APR Energy said it may have a larger than expected net loss in 2015, after having a vital contract in Libya terminated.

The US provider of temporary power systems, said its 2015 net loss would be in line with or larger than market expectations, hinging on how fast it is able to redeploy equipment from Libya.

Shares in the company fell as much as 11 per cent in early trade on Tuesday and were among the top percentage losers on the London Stock Exchange.
APR in Botswana
The company, which rents out 25-megawatt turbines and generators to overcome short-term power shortages, said in January it had decided to quit Libya as the government there did not ratify its key contract.

The exit forced APR to renegotiate its credit facility earlier this year to avoid breaching its debt covenants.

Analysts polled ahead of the results expected a 2015 net loss of between $15 million and $50 million, Chief Finance Officer Lee Munro said.

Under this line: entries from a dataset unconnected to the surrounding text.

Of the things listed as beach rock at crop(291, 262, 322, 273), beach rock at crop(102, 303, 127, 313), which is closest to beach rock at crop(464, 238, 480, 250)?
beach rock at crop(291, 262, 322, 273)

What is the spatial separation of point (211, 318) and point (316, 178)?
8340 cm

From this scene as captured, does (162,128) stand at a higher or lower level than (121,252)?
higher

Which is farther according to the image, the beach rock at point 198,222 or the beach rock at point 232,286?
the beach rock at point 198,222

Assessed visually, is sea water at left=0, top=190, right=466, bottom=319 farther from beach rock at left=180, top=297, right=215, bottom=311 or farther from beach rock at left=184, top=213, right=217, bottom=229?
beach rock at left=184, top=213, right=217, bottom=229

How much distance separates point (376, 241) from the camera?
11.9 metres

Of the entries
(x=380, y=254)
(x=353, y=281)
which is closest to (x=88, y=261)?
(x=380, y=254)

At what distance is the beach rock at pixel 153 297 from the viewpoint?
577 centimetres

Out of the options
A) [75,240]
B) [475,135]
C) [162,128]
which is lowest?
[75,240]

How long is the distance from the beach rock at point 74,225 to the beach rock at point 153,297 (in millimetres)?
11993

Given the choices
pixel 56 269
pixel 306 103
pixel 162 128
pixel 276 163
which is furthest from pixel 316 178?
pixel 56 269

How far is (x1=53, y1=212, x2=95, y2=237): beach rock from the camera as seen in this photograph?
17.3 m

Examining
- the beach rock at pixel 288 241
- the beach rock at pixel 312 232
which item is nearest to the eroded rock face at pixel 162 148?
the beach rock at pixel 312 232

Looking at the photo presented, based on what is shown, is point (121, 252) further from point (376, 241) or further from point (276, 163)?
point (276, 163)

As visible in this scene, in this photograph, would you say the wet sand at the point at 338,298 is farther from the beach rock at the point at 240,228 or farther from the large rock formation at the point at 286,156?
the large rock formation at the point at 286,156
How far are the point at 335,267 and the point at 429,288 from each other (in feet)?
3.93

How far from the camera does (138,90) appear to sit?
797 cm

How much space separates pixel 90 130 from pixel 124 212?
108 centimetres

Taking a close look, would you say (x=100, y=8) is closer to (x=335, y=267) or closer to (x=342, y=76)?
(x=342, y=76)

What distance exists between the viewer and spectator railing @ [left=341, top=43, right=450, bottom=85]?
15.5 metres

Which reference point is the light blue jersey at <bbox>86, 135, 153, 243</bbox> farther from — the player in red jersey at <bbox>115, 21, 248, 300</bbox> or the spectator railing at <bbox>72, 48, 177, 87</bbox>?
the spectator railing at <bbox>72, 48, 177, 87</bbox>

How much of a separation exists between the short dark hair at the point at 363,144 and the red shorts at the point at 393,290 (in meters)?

APR Energy also reported a pretax loss of $723.6 million for the year ended Dec. 31 and did not pay out a dividend. It had posted a pretax profit of $27.5 million a year earlier.

“Challenges persist due to geopolitical instability, the oil price impact on government revenues, and the longer time horizon required for approval of these larger-scale projects,” the company said in a statement.

Demand for temporary energy has been increasing in developing markets where utilities have been unable to keep up with fast-paced economic growth. It can take four or five years to build a permanent power plant.

However, APR’s focus on emerging markets has left it exposed to geopolitical uncertainty, especially in countries such as Libya and Yemen, forcing it to issue a slew of warnings and exit certain regions.

APR is not the only provider to suffer as a result of geopolitical strife. Shares in Aggreko have taken a heavy fall as concerns grew about the exposure of the company to the escalating conflict in Yemen.

The temporary power provider may have to pull out of the country and also saw its shares fall earlier this month.